In an inflationary environment, a buffer is what stops a smart move from becoming a stressful one.
Research matters more than hype
If you are investing, don't buy based on vibes.
Westpac's practical list is the right mindset: understand rental demand and price trends, map cash flow, factor strata and maintenance, and avoid overpaying at the top of the market.
Costs and tax considerations you should factor in early
Deposit size and LMI
A 20% deposit is often the line people aim for to avoid LMI. Bankwest notes you will “usually need a 20% deposit” to buy another property, and usable equity can help cover some or all of it.
If you do go above 80% borrowing, understand the cost and why it exists.
Tax is real, but it is not a reason to over-leverage
If the borrowing is for an income-producing rental property, interest is generally deductible, but it must be apportioned correctly based on how the loan was used.
The ATO explains that you can claim interest expenses incurred on the loan used to buy a rental property (and related eligible purposes).
This is where clean loan splits matter, and why you should involve your accountant early.
Asset-rich, cash-poor: when equity access is about lifestyle, not investing
Not everyone is tapping equity to buy an investment property.
Some households use equity release because they are asset-rich and cash-poor, especially as retirement approaches.
Retirement Essentials notes the rise in retirees still carrying mortgages and the growing use of equity access schemes. They compare:
- The Government Home Equity Access Scheme (HEAS) with a low fixed rate cited at 3.95%, and
- reverse mortgages with higher indicative rates cited at 8.75% to 9.5%.
If you are considering these products, MoneySmart provides tools like a reverse mortgage calculator to project how debt and equity can change over time.
Different goal, different product, different risks. It needs its own advice.
Why Cutter & Co helps clients use equity safely
This is where a broker's value is not “getting it approved”. It's structuring the move so you still have options later.
From a compliance and credibility standpoint, Cutter & Co is transparent about operating as Credit Representatives under Connective's Australian Credit Licence (ACL 389328), and lists the core industry qualifications required to provide credit advice.
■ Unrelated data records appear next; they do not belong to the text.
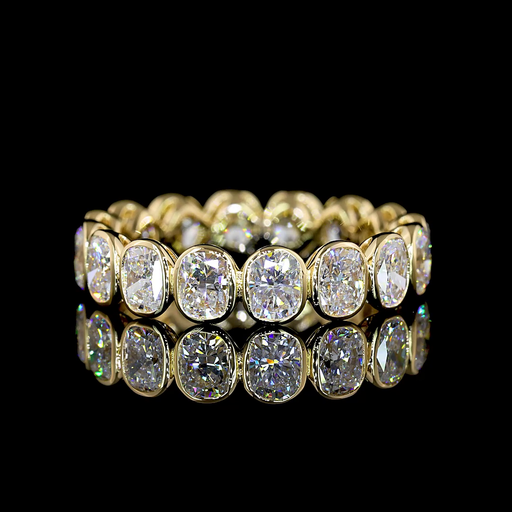 [EB14YBECU300BNS] 3.35 Cts 14k Yellow Gold Cushion Brilliant Shape Eternity Band Eternity Band
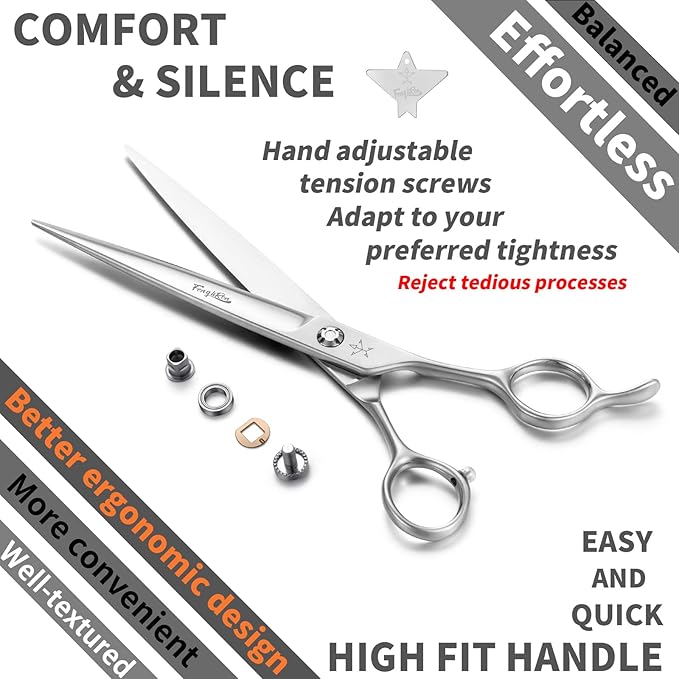 High-end Professional Dog Grooming Scissors Pet Grooming Shears 7.5 Inches Extremely Very Sharp Made Of Stainless Steel Alloy By Hand For Dog Cat Groomer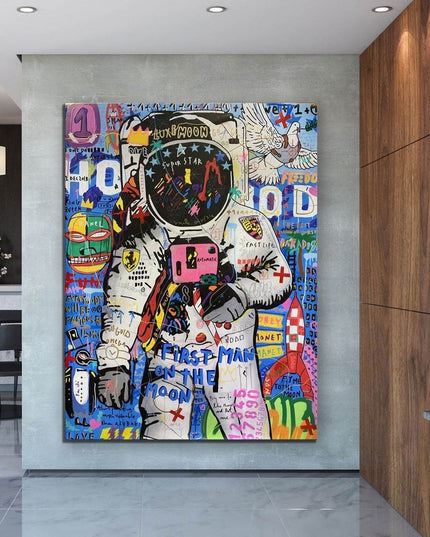 Moondance - First Man on the Moon Playful Graffiti Canvas Poster Wall Poster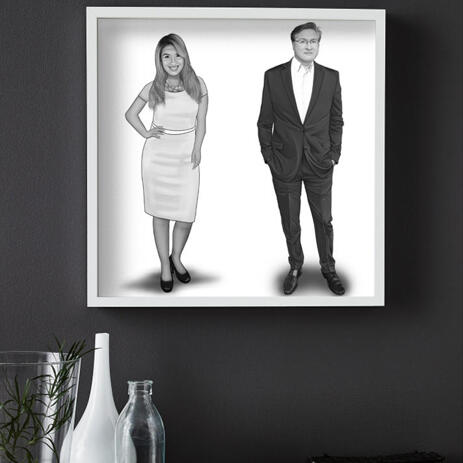 Work Team Caricature on poster - example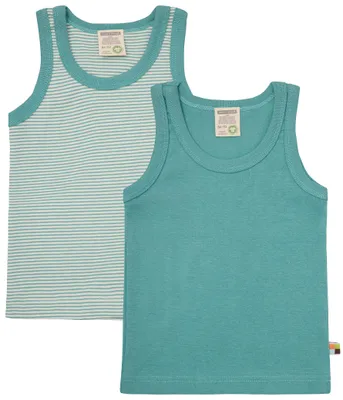 Immagine prodotto di Maglietta intima a maniche corte per bambini, modello "loud + proud", confezionata in cotone organico a coste finissime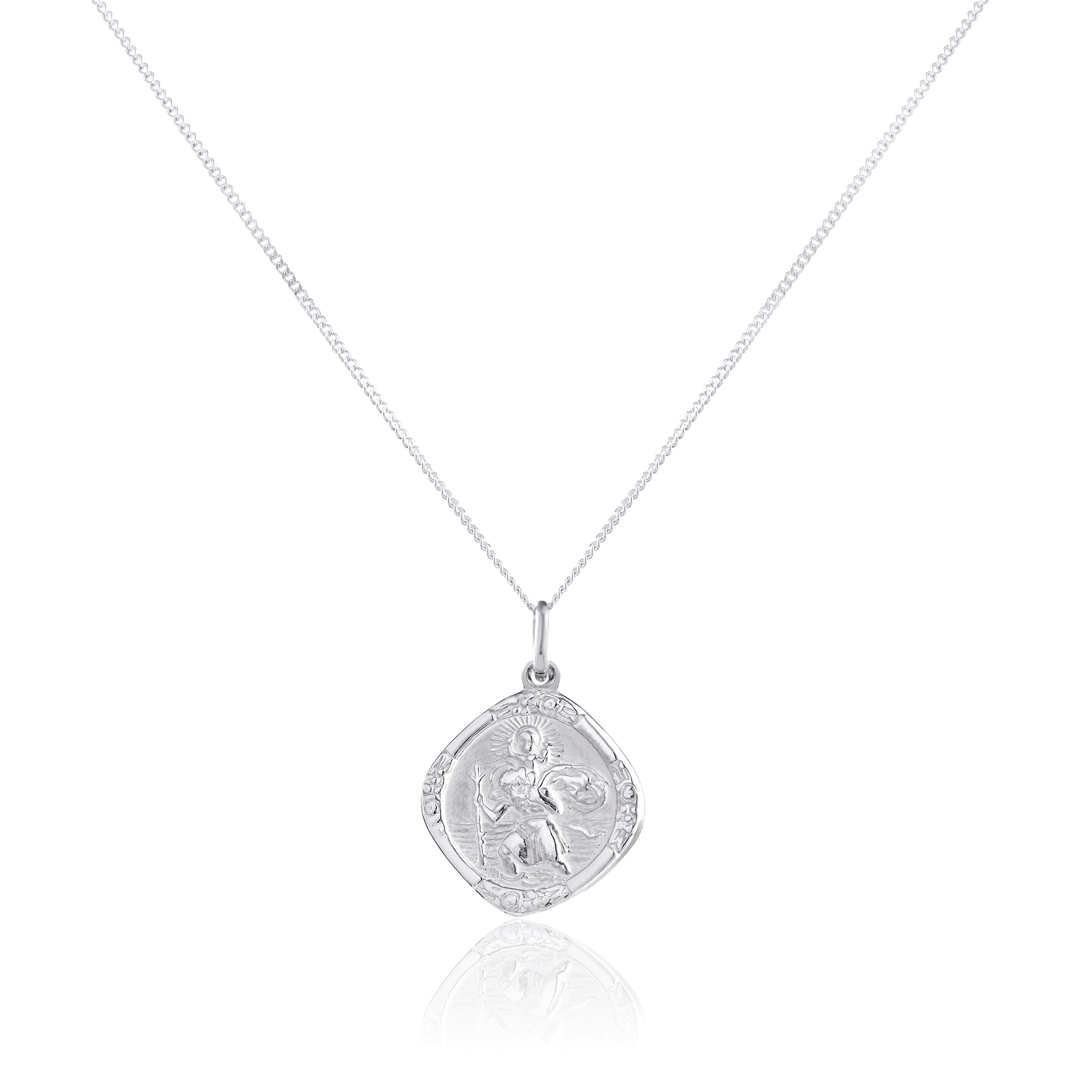 Sterling Silver Medium Reversible Square Saint Christopher Pendant - 14 - 32 Inches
From a strategy standpoint, when clients come to us wanting to use home equity to buy an investment property, we typically focus on:
- keeping loan purpose clear (so tax and tracking are cleaner)
- stress-testing repayments for rate rises and vacancies
- choosing structures that protect flexibility (instead of accidentally linking everything)
- planning an exit strategy before you buy, not after
That is how you stay calm in an inflationary market: you build a structure that can handle imperfect conditions.
Think of equity like stored water in a tank. You can use it to grow something, like an investment property, but once you open the tap, your monthly outgoings change. If the weather gets harsh (rates rise, vacancy hits, costs jump), the people who do well are those who sized the tank correctly and set aside emergency water. Equity is powerful. Buffers are what make it safe.
Summing up
Using home equity to buy an investment property can be a smart way to move faster than saving a brand-new deposit, especially when inflation makes cash flow feel tight.
But the win is not “accessing equity”. The win is:
- knowing your usable equity (the 80% rule)
- choosing the right access method (top up, split, refinance, or carefully considered security)
- planning for rates, vacancies, and costs with a real buffer
- and keeping tax and loan purpose clean
General information only. This is not financial, legal, or tax advice. Get advice tailored to your circumstances before acting.